• **Task to carry out**: Copy out the lines of the material below verbatim, beginning at the line containing "From the scene in this image, of" and ending after the line containing "which appears to be nearest to the camera?".

Listing start

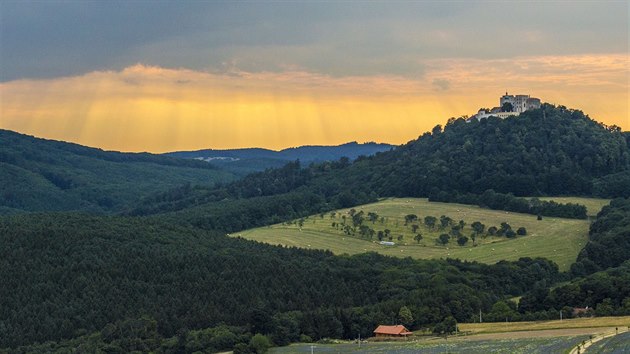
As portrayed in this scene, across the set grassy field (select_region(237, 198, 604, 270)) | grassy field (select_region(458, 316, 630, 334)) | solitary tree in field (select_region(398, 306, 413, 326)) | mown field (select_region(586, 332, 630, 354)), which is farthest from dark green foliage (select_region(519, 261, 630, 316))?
grassy field (select_region(237, 198, 604, 270))

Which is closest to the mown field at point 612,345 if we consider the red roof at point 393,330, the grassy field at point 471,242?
the red roof at point 393,330

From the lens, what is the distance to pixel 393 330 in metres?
112

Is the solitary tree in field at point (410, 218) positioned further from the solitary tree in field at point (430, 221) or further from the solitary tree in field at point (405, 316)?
the solitary tree in field at point (405, 316)

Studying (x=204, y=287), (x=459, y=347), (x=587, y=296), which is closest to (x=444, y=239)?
(x=204, y=287)

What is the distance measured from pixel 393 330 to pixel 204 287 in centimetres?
3489

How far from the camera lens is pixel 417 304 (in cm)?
12125

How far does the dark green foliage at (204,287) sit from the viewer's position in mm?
117125

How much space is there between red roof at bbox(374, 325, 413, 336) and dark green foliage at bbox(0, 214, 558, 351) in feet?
8.63

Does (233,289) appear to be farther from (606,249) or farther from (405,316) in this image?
(606,249)

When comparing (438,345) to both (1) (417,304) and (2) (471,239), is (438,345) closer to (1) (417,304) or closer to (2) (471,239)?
(1) (417,304)

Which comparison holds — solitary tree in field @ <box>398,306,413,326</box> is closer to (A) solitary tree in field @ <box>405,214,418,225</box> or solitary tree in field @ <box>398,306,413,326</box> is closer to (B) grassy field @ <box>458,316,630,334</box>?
(B) grassy field @ <box>458,316,630,334</box>

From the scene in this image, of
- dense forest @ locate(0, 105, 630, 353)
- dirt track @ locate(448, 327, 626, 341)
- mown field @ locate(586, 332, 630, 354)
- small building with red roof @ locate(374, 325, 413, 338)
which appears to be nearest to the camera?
mown field @ locate(586, 332, 630, 354)

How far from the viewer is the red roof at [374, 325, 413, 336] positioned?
364 ft

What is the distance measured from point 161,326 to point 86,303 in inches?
576
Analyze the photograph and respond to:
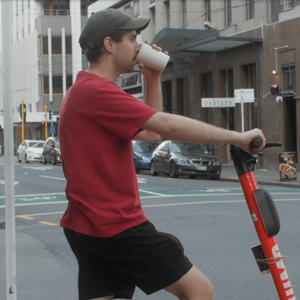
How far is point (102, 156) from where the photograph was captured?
2.89m

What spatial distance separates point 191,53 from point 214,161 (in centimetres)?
1068

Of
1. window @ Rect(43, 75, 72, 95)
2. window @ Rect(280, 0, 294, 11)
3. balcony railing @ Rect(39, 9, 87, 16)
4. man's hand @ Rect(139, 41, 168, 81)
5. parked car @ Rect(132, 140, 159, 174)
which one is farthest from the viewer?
balcony railing @ Rect(39, 9, 87, 16)

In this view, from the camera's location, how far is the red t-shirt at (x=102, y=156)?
9.36ft

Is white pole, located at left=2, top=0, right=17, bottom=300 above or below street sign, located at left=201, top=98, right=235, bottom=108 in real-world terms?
below

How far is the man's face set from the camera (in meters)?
3.08

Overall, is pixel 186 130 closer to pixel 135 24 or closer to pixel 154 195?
pixel 135 24

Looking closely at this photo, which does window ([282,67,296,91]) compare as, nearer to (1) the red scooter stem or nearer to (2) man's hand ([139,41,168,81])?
(2) man's hand ([139,41,168,81])

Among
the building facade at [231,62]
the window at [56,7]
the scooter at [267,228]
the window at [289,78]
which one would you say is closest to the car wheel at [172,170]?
the building facade at [231,62]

Listing end

• **Final result**:
From the scene in this image, of
- dense forest @ locate(0, 105, 630, 353)
- dirt track @ locate(448, 327, 626, 341)
- mown field @ locate(586, 332, 630, 354)
- small building with red roof @ locate(374, 325, 413, 338)
which appears to be nearest to the camera?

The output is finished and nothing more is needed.